Sacked boss of BGL Group, Albert Okumagba will be answering questions from relevant authorities as to how over N16 billion disappeared under his watch while he operates the Security and Investment company BGL. This follows the move by the Securities and Exchange Commission (SEC), Nigeria’s apex capital market regulator, to request for the attention of Okumagba and other officials of the group before SEC's Administrative Proceedings Committee (APC).
A circular dated June 25, 2015 available to Journalists indicated that the apex capital market regulator has directed Okumagba and all other SEC-registered officials of the BGL Group as well as the three companies under the group to appear before the APC on August 4 and 5, 2015. The companies involved are BGL Securities Limited, BGL Capital Limited and BGL Asset Management Limited.
Okumagba and others are expected to respond to several allegations of capital market infractions, including earlier investigations by SEC that indicated the group owed investors about N5.8 billion and had accumulated N11 billion in unpaid matured funds to investors.
SEC insisted that Okumagba, other officials and the BGL Group’s companies “remain suspended from all capital market activities”, in addition to the pending hearing at the APC. “The Securities and Exchange Commission (SEC) received over 40 letters of investor complaints against BGL Group Plc alleging indebtedness to the tune of about N5.8 billion. Investigations were conducted and all-parties meetings were arranged by SEC during which repayment agreements were struck between BGL and some of the affected investors. Unfortunately, BGL continued reneging on promises to restitute investors,” SEC stated in a background report on the suspension and appearance at the APC.

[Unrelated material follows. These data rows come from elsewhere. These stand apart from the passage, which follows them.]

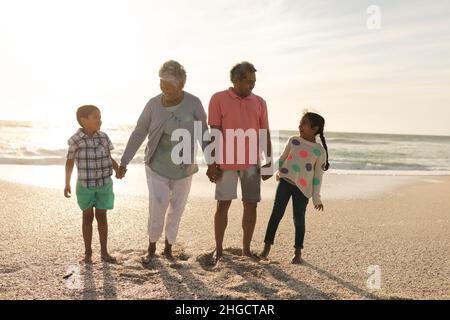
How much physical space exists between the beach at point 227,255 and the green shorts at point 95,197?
537mm

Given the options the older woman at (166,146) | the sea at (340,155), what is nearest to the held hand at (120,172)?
the older woman at (166,146)

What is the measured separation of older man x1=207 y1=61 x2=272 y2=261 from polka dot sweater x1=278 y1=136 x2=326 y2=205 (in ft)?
1.13

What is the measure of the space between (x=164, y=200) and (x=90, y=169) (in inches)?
30.0

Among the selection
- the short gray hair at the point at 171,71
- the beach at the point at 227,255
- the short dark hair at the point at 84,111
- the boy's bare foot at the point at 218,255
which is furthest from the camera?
the boy's bare foot at the point at 218,255

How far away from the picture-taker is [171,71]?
425 centimetres

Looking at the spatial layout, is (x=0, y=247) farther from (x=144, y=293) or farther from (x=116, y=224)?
(x=144, y=293)

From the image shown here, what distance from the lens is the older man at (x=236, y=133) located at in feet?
14.6

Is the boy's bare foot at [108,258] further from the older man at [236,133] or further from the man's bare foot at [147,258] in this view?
the older man at [236,133]

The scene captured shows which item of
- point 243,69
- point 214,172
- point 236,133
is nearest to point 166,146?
point 214,172

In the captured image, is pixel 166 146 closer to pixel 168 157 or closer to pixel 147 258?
pixel 168 157

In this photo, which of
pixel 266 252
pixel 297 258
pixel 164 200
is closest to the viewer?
pixel 164 200
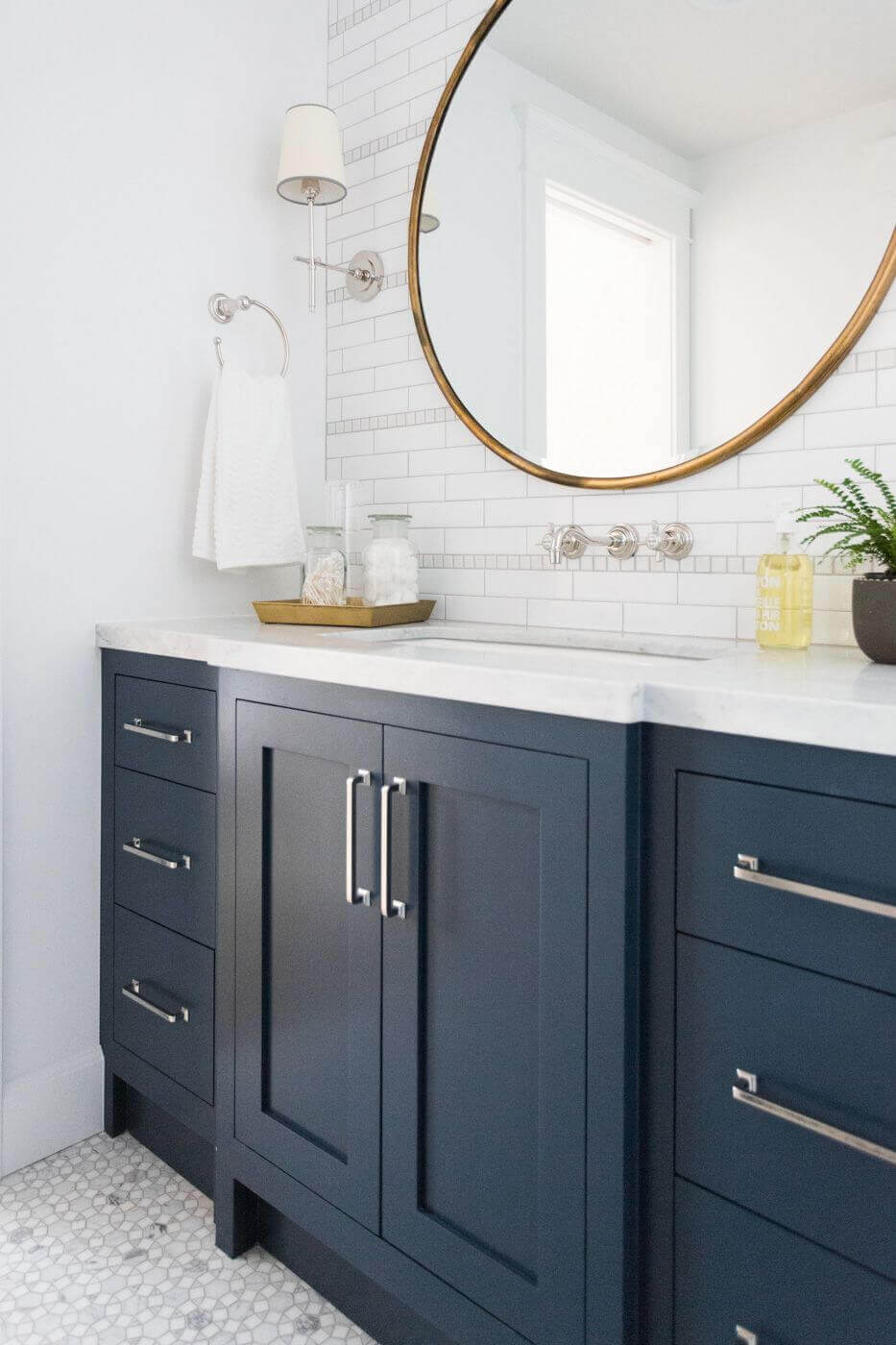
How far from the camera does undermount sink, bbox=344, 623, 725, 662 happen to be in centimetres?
160

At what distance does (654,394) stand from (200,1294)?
170 cm

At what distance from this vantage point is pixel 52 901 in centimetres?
198

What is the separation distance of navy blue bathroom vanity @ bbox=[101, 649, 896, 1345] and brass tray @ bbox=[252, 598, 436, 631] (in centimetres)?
29

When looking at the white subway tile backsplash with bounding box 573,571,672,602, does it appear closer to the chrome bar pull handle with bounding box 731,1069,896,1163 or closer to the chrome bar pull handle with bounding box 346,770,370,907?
the chrome bar pull handle with bounding box 346,770,370,907

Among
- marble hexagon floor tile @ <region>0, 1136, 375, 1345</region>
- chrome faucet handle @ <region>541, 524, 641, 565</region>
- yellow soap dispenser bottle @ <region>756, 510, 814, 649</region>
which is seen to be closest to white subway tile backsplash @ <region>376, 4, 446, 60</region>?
chrome faucet handle @ <region>541, 524, 641, 565</region>

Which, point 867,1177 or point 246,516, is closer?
point 867,1177

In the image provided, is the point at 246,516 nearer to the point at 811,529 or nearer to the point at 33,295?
the point at 33,295

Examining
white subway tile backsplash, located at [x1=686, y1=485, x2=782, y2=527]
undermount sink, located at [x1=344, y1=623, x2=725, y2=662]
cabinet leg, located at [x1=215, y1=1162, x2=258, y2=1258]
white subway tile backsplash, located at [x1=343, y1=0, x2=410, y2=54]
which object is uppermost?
white subway tile backsplash, located at [x1=343, y1=0, x2=410, y2=54]

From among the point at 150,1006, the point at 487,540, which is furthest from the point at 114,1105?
the point at 487,540

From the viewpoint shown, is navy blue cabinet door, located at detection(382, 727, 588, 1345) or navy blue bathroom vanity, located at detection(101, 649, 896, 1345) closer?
navy blue bathroom vanity, located at detection(101, 649, 896, 1345)

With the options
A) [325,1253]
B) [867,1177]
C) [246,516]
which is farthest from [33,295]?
[867,1177]

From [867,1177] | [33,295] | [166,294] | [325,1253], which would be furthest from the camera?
[166,294]

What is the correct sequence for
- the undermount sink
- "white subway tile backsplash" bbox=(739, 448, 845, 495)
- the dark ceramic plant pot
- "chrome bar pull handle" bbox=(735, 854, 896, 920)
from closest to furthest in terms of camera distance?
"chrome bar pull handle" bbox=(735, 854, 896, 920) → the dark ceramic plant pot → "white subway tile backsplash" bbox=(739, 448, 845, 495) → the undermount sink

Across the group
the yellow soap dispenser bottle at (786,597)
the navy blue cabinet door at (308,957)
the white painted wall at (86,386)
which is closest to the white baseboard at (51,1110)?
the white painted wall at (86,386)
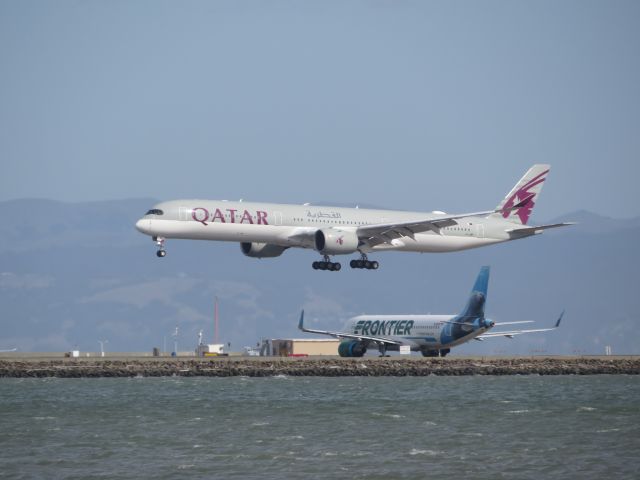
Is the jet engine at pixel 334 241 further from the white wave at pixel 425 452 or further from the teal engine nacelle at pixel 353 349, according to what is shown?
the white wave at pixel 425 452

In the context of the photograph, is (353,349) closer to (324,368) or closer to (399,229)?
(324,368)

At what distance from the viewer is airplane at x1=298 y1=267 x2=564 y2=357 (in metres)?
104

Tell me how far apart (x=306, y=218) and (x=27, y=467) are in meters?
41.3

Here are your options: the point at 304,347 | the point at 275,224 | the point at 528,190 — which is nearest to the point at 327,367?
the point at 275,224

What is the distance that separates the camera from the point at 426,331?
350ft

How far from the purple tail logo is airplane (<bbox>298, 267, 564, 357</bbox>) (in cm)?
644

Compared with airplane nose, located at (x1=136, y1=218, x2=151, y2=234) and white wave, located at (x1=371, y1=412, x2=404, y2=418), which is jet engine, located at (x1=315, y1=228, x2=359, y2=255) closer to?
airplane nose, located at (x1=136, y1=218, x2=151, y2=234)

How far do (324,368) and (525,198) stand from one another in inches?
992

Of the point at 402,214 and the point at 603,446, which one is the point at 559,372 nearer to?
the point at 402,214

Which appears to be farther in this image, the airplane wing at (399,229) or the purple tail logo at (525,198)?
the purple tail logo at (525,198)

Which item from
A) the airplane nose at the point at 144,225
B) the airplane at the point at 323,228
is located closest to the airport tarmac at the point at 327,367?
the airplane at the point at 323,228

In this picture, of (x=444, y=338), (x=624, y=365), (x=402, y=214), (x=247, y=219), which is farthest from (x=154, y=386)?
(x=624, y=365)

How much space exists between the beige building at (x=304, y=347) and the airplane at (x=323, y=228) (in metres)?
28.6

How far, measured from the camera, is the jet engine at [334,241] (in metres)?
86.2
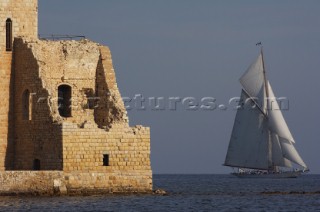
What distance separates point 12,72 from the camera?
48750 millimetres

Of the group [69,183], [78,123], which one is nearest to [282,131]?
[78,123]

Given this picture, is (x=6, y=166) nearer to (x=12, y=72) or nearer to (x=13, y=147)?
(x=13, y=147)

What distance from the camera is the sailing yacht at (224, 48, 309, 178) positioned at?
298 feet

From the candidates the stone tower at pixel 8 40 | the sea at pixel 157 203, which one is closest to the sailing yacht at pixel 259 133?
the sea at pixel 157 203

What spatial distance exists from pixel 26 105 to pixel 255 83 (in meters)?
46.2

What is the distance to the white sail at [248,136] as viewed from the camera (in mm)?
90881

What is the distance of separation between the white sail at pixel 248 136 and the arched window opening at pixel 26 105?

The Commission noted that it had obtained a court order from the Investments and Securities Tribunal (IST) and set up a seven-man Interim Management Team (IMT) for BGL Group as a necessary, well-considered action with the sole objective of protecting investors while a more detailed forensic audit was conducted to determine the financial health of the companies within the BGL Group and the nature and extent of infractions committed by the BGL management.
According to the circular, from the preliminary report of the forensic auditors, it was revealed, among other facts, that indeed BGL Group was in a critical financial state in which the group’s management had progressively eroded its shareholders’ funds through losses sustained over a five-year period totaling about N48 billion as at December 31, 2014.
Also, the investigations uncovered that billions of naira in investors’ funds were put at extreme risk through questionable investments by the BGL management in some illiquid, unlisted companies’ securities; one of which has been declared bankrupt. It was also discovered that the BGL Group has significant liquidity challenges making it unable to meet its responsibilities towards clients and investors as evidenced by over N11 billion in unpaid matured funds to investors. SEC noted that while the Interim Management Team (IMT) and the forensic auditors were conducting formal investigations, BGL obtained a Federal High Court order asking the IMT to vacate BGL premises. In obedience of the court order, SEC complied with the ruling despite an existing order from the IST.
In addition, BGL got another Federal High Court order mandating SEC to reverse the suspension. This ruling was given without putting the other parties on notice (exparte). SEC pointed out that since the exparte order has since lapsed, given the provision of the Federal High Court rules regarding all interim injunctions obtained exparte, the suspension of Okumagba, other officials and the BGL’ companies remain in force and they will be further investigated at the APC.